■ Passage
——
Indian Online Supermarket Grofers Eyes Going Public Via SPAC

Grofers

Grofers, an Indian online grocer, is looking at taking itself public in the U.S. by merging with a blank-check company. Such a move would be part of the intensifying trend of using such a special purpose acquisition company (SPAC).

Bloomberg reported that people familiar with the situation, who did not want to be named as the talks are private, said the SoftBank Vision Fund-backed grocer is working with an adviser. The grocer wants a valuation of about $1 billion, sources said. Bloomberg said that talks are at an early stage, and the company is deciding whether to proceed with a SPAC. A representative for Grofers declined to comment.

Grofer’s website says it is “India’s largest low-price online supermarket.” The service allows customers to “order products across categories like grocery, vegetables, beauty and wellness, household care, baby care, pet care and meats and seafood.” The company said it uses its “in-house technology platform to manage a network of over 5,000 partner stores.” The service covers 27 cities, including Delhi, Mumbai, Pune and Hyderabad.

In May 2019, Grofers raised more than $200 million in a new round of fundraising. The round was led by SoftBank’s Vision Fund. At the time, Grofers said its valuation stood at close to $1 billion.
——
■ Study material
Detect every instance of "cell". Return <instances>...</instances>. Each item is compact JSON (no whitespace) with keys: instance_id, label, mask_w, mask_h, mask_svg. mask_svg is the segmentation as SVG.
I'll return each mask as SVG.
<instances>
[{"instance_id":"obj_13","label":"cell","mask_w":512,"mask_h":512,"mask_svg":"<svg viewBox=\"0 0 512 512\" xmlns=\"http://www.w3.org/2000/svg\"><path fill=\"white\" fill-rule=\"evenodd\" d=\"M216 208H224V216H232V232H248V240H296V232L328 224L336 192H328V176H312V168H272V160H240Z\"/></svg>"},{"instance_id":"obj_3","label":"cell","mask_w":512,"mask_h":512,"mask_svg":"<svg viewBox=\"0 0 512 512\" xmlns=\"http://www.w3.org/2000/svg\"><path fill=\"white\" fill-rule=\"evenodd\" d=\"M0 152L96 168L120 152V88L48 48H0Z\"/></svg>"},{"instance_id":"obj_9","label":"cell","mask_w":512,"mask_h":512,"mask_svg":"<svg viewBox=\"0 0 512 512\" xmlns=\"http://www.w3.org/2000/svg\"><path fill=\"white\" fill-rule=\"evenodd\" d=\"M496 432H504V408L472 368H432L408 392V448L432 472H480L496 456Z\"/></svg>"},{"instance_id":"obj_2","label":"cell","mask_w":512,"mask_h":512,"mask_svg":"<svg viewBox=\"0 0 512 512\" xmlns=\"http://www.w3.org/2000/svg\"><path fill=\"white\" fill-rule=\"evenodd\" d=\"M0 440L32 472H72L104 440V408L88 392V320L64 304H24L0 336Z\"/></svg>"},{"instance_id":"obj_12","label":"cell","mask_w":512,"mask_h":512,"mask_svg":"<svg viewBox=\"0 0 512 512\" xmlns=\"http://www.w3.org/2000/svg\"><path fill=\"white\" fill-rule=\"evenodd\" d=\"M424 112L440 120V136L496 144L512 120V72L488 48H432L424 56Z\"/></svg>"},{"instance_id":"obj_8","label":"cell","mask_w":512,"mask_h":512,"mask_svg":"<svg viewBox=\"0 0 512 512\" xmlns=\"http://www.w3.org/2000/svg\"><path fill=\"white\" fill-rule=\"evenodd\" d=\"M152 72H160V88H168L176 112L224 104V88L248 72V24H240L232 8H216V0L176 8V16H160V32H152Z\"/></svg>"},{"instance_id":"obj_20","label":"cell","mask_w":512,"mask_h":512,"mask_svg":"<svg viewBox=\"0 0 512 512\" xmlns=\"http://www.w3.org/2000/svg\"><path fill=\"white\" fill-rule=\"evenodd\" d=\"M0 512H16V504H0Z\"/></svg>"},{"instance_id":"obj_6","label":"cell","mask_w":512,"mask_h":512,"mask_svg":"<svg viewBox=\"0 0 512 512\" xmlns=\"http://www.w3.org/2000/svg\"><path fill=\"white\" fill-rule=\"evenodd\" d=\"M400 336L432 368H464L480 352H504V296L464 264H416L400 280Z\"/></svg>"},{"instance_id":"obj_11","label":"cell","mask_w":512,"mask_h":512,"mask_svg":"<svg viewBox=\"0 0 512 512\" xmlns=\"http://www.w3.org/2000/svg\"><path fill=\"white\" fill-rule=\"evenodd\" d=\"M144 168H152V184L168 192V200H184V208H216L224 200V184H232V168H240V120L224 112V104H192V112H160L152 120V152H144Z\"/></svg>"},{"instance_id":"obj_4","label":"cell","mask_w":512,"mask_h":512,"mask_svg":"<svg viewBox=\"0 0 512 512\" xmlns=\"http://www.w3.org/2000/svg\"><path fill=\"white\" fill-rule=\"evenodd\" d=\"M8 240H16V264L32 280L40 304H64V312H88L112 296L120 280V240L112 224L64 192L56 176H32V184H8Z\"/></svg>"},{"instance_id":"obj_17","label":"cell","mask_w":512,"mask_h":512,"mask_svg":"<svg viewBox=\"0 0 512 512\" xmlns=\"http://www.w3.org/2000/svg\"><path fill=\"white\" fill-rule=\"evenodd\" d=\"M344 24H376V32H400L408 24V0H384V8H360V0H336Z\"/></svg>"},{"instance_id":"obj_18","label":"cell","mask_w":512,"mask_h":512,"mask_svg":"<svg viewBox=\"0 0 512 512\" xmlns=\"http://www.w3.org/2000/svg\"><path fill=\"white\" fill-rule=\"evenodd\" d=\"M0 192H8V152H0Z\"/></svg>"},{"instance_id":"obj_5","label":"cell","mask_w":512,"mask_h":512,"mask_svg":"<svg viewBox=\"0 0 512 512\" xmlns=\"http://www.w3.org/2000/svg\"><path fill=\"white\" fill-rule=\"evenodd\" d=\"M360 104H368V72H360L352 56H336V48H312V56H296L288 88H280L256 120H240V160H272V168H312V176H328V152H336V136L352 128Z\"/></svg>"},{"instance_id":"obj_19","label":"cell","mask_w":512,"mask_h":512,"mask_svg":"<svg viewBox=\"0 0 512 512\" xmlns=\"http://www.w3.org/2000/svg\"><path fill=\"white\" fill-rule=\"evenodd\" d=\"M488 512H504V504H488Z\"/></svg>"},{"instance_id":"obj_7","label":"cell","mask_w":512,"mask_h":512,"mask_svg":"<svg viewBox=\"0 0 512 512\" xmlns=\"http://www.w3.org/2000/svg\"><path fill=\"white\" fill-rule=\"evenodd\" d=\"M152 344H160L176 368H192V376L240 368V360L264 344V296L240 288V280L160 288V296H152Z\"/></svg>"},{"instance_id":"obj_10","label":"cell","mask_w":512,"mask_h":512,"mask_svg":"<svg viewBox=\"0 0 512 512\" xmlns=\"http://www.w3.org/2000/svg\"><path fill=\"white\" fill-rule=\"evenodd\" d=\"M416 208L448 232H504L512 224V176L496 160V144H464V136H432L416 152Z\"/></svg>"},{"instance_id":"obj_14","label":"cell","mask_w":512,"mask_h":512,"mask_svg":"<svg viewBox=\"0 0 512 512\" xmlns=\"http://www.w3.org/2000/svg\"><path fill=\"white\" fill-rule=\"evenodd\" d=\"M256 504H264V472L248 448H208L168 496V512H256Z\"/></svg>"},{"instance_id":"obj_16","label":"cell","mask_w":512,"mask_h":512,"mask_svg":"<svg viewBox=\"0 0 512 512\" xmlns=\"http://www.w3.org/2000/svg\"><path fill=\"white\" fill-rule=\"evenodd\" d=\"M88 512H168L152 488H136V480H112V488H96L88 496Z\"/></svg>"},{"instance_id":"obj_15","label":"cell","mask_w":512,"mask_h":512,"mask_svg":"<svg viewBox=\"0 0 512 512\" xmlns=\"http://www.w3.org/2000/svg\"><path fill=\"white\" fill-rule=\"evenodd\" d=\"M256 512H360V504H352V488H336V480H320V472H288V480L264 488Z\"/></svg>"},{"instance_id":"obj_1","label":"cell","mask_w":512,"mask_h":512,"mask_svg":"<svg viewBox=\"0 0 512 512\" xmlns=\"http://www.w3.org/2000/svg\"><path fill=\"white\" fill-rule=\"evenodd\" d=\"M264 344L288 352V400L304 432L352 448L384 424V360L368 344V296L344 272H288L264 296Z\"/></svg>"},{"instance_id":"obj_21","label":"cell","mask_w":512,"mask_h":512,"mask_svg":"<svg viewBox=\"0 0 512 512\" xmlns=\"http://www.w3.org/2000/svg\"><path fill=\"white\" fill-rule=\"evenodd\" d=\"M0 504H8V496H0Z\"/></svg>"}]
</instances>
——
■ Exercise
Retype the part of the Grofers article that opens with the words containing "Bloomberg reported that" and closes with "declined to comment.". The listing is drawn from a separate source.

■ Output for this exercise
Bloomberg reported that people familiar with the situation, who did not want to be named as the talks are private, said the SoftBank Vision Fund-backed grocer is working with an adviser. The grocer wants a valuation of about $1 billion, sources said. Bloomberg said that talks are at an early stage, and the company is deciding whether to proceed with a SPAC. A representative for Grofers declined to comment.